Updated by anonymous

parasprite said:
I think what you're missing is that it's not an ignorance of math, it's an ignorance of computing (i.e., what a hash file is) and how it's probably more about intent to download than anything.

"She started downloading it, see. Hash file. What are hash files Mr. Johnson, computer expert?"
"They're one of the things sent along with the download used to verify the contents of the files."
"So she started downloading the files. I rest my case."

An intent-based prosecution could be quite valid IMO. But it would have to show a cause-and-effect chain like you wrote, otherwise eg. if an image is uploaded to e621, I view it and it is subsequently removed due to being commercial content, I could be liable for the fact that the url to that image is in my browser history, because the url includes the full md5sum, even though the image itself no longer exists anywhere on my computer and I had no awareness that it was commercial content. That was the absurdity in NMNY's post that I felt I had to illustrate.

Updated by anonymous

Begone, begone, ye threads of yon'
Back to the past for which ye fawn

Updated by anonymous

Furrin_Gok said:
Begone, begone, ye threads of yon'
Back to the past for which ye fawn

You have no necromance in your soul :>[

Updated by anonymous

savageorange said:
Okay, now that this is brought to my attention, I feel the need to point out: A hash of a copyrighted work is not any 'fraction of' a copyrighted work

You know this, I know this, most of the people who use a computer for more than Fb know this, but not the lawyers and judges in my country, who probably break out into cold sweat every time the computer installs a Windows update.

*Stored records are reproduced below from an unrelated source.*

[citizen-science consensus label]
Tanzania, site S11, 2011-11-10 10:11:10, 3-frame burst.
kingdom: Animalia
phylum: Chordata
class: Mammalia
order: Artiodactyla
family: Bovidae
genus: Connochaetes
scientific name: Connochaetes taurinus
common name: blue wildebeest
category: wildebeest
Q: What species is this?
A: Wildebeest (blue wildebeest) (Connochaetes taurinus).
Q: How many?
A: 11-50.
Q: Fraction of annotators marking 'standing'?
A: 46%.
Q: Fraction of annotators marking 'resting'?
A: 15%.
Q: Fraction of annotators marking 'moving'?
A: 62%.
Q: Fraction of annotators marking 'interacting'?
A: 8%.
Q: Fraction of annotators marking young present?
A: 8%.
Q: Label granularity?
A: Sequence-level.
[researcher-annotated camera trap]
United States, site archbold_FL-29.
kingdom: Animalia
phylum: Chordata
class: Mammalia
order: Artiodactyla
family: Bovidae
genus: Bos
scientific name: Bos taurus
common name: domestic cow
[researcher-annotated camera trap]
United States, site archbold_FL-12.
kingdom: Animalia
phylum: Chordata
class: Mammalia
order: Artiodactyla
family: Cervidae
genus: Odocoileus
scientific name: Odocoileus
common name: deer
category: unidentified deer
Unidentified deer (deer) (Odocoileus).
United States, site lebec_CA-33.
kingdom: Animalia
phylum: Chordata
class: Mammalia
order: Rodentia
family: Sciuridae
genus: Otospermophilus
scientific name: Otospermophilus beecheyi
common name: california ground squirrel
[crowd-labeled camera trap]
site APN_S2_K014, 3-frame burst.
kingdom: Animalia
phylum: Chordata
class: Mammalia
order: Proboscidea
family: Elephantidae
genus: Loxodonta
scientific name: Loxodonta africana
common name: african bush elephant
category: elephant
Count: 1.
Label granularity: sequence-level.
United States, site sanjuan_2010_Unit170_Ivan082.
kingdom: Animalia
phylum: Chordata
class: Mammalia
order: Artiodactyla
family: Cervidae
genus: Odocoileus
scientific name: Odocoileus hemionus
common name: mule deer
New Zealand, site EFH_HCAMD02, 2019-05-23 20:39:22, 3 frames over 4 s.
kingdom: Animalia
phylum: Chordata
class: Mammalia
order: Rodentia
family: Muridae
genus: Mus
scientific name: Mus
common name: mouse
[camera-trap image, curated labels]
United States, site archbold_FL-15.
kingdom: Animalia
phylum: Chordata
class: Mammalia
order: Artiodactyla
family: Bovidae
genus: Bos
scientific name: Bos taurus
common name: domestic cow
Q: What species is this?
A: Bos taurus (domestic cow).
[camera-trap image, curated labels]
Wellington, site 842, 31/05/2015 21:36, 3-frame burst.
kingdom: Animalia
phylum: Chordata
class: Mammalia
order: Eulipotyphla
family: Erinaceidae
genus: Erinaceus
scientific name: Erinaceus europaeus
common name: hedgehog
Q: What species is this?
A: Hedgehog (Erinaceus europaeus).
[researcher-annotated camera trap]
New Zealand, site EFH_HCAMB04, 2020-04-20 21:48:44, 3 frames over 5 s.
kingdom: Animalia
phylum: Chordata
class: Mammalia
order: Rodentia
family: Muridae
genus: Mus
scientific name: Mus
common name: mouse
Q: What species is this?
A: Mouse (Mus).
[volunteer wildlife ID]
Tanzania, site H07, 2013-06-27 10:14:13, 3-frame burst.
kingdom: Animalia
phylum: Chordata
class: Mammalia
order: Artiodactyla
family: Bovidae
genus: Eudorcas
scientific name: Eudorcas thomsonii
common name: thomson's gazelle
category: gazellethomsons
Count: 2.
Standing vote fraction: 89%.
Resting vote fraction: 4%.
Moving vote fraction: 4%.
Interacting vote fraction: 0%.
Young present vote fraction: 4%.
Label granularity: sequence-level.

The argumentation was literally that torrent headers contain a very tiny fraction of copyrighted material, and that got them into trouble.

Updated by anonymous

NotMeNotYou said:
You know this, I know this, most of the people who use a computer for more than Fb know this, but not the lawyers and judges in my country, who probably break out into cold sweat every time the computer installs a Windows update.

The argumentation was literally that torrent headers contain a very tiny fraction of copyrighted material, and that got them into trouble.

Thanks for the clarification, that makes more sense.